### Consignes
1. D'après le texte sur la quatrième génération du feu, combien de militaires français ont été tués au Tchad ?
2. Extrayez du texte sur la quatrième génération du feu le passage allant de « Sur les cent » jusqu'à « génération du feu. ».

### Texte
☆ ☆ ☆

Honneur à « la quatrième génération du Feu » - Par le Général Pinatel

Sur les cent dernières années, 4 générations se sont succédées au Feu et ont fait la grandeur des armes de la France. A l'occasion du 14 Juillet, le Général (2s) Pinatel, responsable du pôle Défense d'Objectif France, rend un hommage particulier à « la quatrième génération du Feu »
Le 14 juillet 2018 est l’occasion de rappeler que depuis 50 ans des soldats français se battent, meurent ou sont blessés pour défendre les intérêts stratégiques de la France sur les théâtres extérieurs de l’Afrique, du Moyen-Orient et d’Asie centrale. Durant ces 50 années d'OPEX, 630 soldats, sous-officiers et officiers sont morts pour la France et plus de 6000 autres ont été blessés, dont certains polytraumatisés physiques sans compter les personnels atteints de post-traumatismes psychiques. Ils constituent la quatrième génération du feu.
Les actions extérieures qui furent les plus couteuses en tués et blessés se situent au Tchad où nous sommes intervenus 6 fois depuis 1968 pour nous opposer aux visées de Kadhafi puis des djihadistes et où 158 militaires français ont été tués. Citons le premier combat meurtrier de ces cinquante années d’OPEX qui survint entre Bédo et Kerdini au Tchad en octobre 1970 où 12 parachutistes furent tués et 25 blessés dans la compagnie commandée par le capitaine Canal et par le lieutenant Neau. Au Liban où la France est intervenue pour s’interposer entre factions et sur la frontière avec Israël dans le cadre de la FINUL nous avons perdu 150 hommes. Ces opérations furent notamment endeuillées par l’attentat du Drakkar où 58 parachutistes, appartenant en majorité à la 3ème compagnie du 1er RCP, furent tués en octobre 1983. Et aussi en ex-Yougoslavie où nous avons perdu 110 hommes et en Afghanistan 92.
Ces opérations les plus importantes ne doivent pas faire oublier la multitudes d’autres actions plus ou moins ponctuelles menées au titre d’accords bilatéraux de défense en Centrafrique, au Zaïre et en République démocratique du Congo, à Djibouti, au Cameroun, au Rwanda, aux Comores, au Mali, au Gabon, et au Togo ou avec un mandat de l’ONU comme en Libye.

☆ ☆ ☆

### Extrait des données
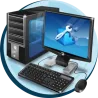 Assist�ncia T�cnica Corretiva e Preventiva em Equipamentos de Inform�tica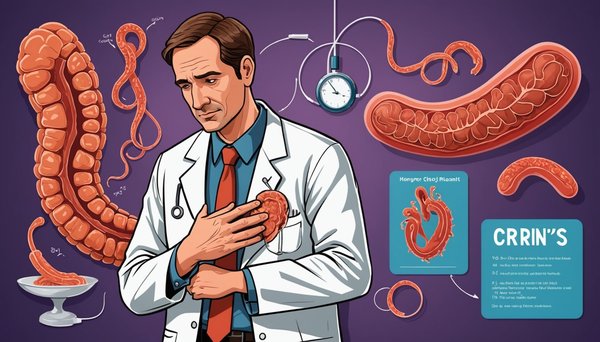 Maladie de crohn : symptômes, causes et traitement essentiel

☆ ☆ ☆

### Réponses rédigées
1. 158 militaires français.

2.
Sur les cent dernières années, 4 générations se sont succédées au Feu et ont fait la grandeur des armes de la France. A l'occasion du 14 Juillet, le Général (2s) Pinatel, responsable du pôle Défense d'Objectif France, rend un hommage particulier à « la quatrième génération du Feu »
Le 14 juillet 2018 est l’occasion de rappeler que depuis 50 ans des soldats français se battent, meurent ou sont blessés pour défendre les intérêts stratégiques de la France sur les théâtres extérieurs de l’Afrique, du Moyen-Orient et d’Asie centrale. Durant ces 50 années d'OPEX, 630 soldats, sous-officiers et officiers sont morts pour la France et plus de 6000 autres ont été blessés, dont certains polytraumatisés physiques sans compter les personnels atteints de post-traumatismes psychiques. Ils constituent la quatrième génération du feu.